*** Block opens ***
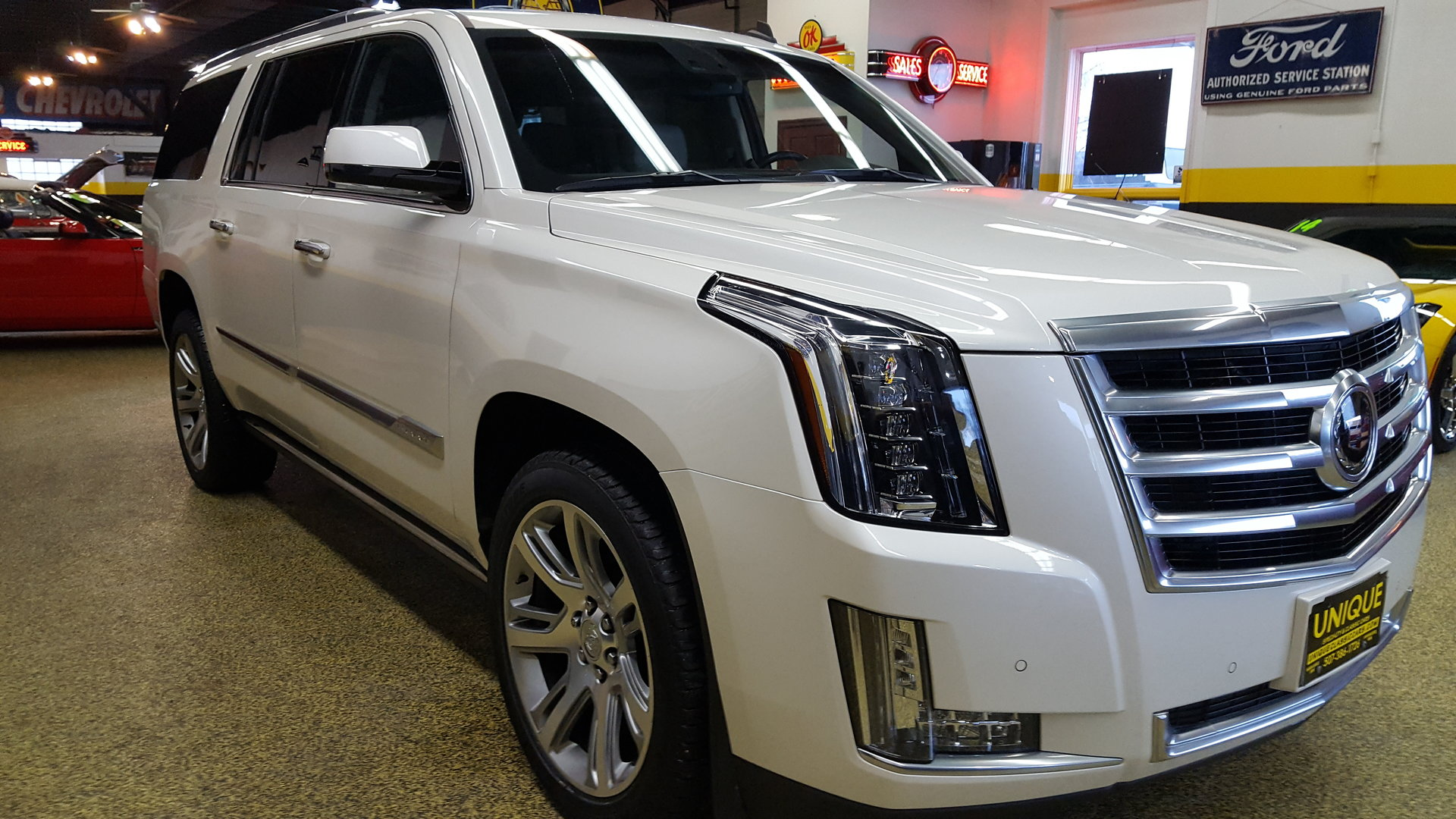 2015 Cadillac Escalade Esv Unique Specialty Classics Gmc Back Zoom Icon Show Pictures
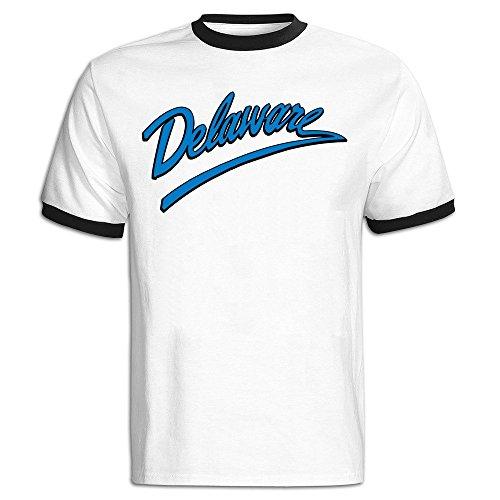 flipout-mens-delaware1-t-shirt-m-black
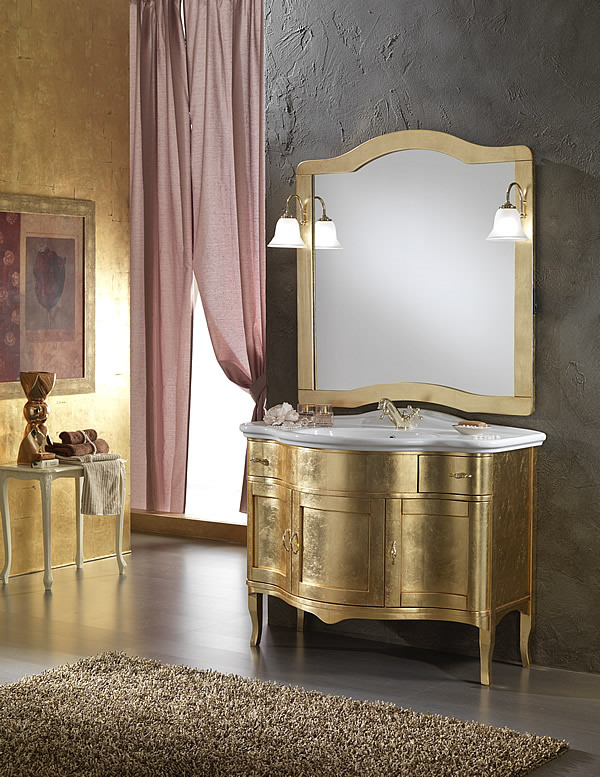 mobili bagno classico zenith foglia oro - Mobili Arredo Bagno Classici Prezzi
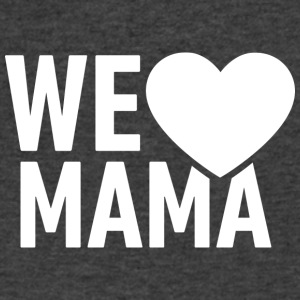 we love mama! Mum! Mommy! - Men's V-Neck T-Shirt by Canvas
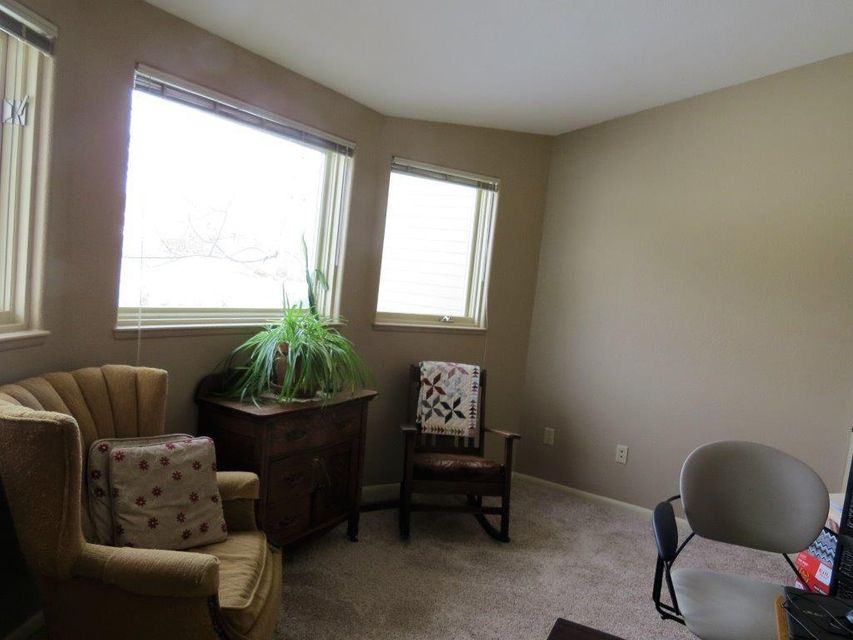 26 Goldeneye Drive, Sheridan, Wyoming 82801, 3 Bedrooms Bedrooms, ,3 BathroomsBathrooms,Residential,For Sale,Goldeneye,18-151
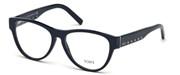 Kupnja ili uvećanje ove slike, Tods Eyewear TO5180-090.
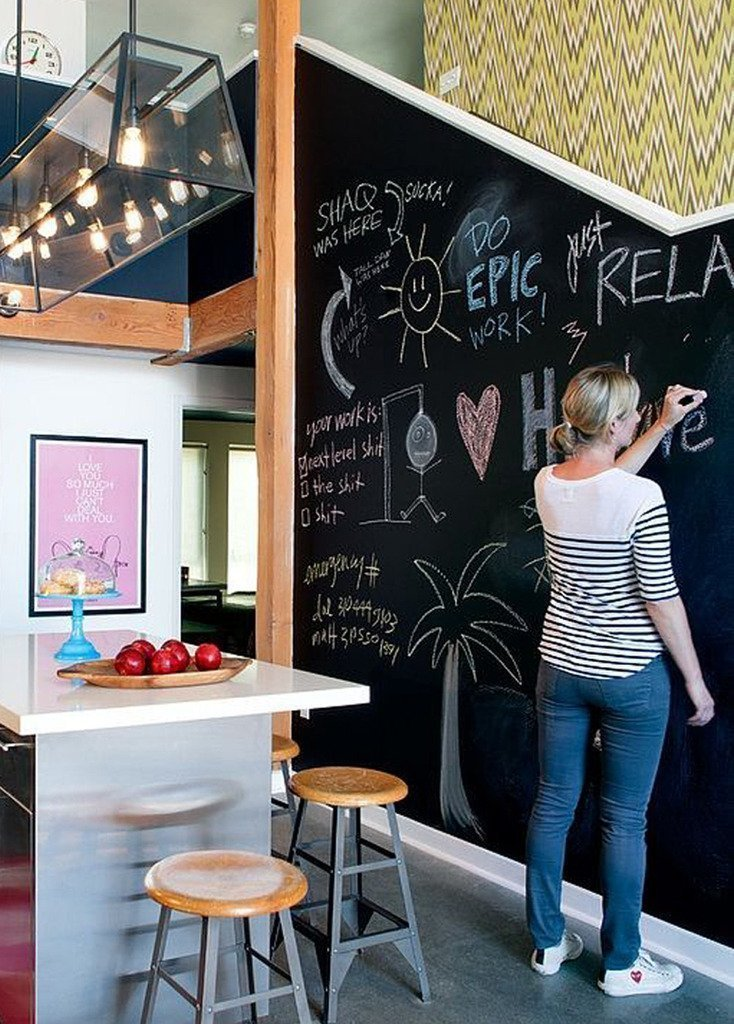 chalkboard wallpaper for home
*** Block closes ***
» Your task: Repeat all entries exactly. Skip the pictures.

» Task output:
 2015 Cadillac Escalade Esv Unique Specialty Classics Gmc Back Zoom Icon Show Pictures
 flipout-mens-delaware1-t-shirt-m-black
 mobili bagno classico zenith foglia oro - Mobili Arredo Bagno Classici Prezzi
 we love mama! Mum! Mommy! - Men's V-Neck T-Shirt by Canvas
 26 Goldeneye Drive, Sheridan, Wyoming 82801, 3 Bedrooms Bedrooms, ,3 BathroomsBathrooms,Residential,For Sale,Goldeneye,18-151
 Kupnja ili uvećanje ove slike, Tods Eyewear TO5180-090.
 chalkboard wallpaper for home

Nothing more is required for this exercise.